#### Stated goal:
Rewrite the full listing below as a numbered list with one entry per line, and drop the blank lines.

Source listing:
============================================================
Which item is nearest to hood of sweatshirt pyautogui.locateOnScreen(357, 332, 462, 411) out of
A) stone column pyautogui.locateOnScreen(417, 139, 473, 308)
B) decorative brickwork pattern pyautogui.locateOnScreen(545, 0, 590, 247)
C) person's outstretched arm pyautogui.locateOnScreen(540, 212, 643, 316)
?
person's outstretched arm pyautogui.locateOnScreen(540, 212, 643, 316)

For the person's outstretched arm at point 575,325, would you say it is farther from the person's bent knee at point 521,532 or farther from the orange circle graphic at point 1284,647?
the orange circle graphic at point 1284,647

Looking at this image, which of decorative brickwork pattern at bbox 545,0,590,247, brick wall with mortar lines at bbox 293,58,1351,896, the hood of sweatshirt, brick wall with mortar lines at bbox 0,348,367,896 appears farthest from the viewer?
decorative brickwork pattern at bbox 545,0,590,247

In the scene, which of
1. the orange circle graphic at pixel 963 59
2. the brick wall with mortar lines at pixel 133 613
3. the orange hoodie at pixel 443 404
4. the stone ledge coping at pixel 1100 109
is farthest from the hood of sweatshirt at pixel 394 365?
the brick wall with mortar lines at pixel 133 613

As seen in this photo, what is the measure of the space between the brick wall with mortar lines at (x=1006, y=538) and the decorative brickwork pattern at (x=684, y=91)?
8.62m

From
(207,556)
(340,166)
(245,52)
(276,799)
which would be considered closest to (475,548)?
============================================================
#### Result of this exercise:
1. Which item is nearest to hood of sweatshirt pyautogui.locateOnScreen(357, 332, 462, 411) out of
2. A) stone column pyautogui.locateOnScreen(417, 139, 473, 308)
3. B) decorative brickwork pattern pyautogui.locateOnScreen(545, 0, 590, 247)
4. C) person's outstretched arm pyautogui.locateOnScreen(540, 212, 643, 316)
5. ?
6. person's outstretched arm pyautogui.locateOnScreen(540, 212, 643, 316)
7. For the person's outstretched arm at point 575,325, would you say it is farther from the person's bent knee at point 521,532 or farther from the orange circle graphic at point 1284,647?
8. the orange circle graphic at point 1284,647
9. Looking at this image, which of decorative brickwork pattern at bbox 545,0,590,247, brick wall with mortar lines at bbox 293,58,1351,896, the hood of sweatshirt, brick wall with mortar lines at bbox 0,348,367,896 appears farthest from the viewer?
10. decorative brickwork pattern at bbox 545,0,590,247
11. In the scene, which of
12. 1. the orange circle graphic at pixel 963 59
13. 2. the brick wall with mortar lines at pixel 133 613
14. 3. the orange hoodie at pixel 443 404
15. 4. the stone ledge coping at pixel 1100 109
16. is farthest from the hood of sweatshirt at pixel 394 365?
17. the brick wall with mortar lines at pixel 133 613
18. As seen in this photo, what is the measure of the space between the brick wall with mortar lines at (x=1006, y=538) and the decorative brickwork pattern at (x=684, y=91)?
19. 8.62m
20. From
21. (207,556)
22. (340,166)
23. (245,52)
24. (276,799)
25. which would be considered closest to (475,548)?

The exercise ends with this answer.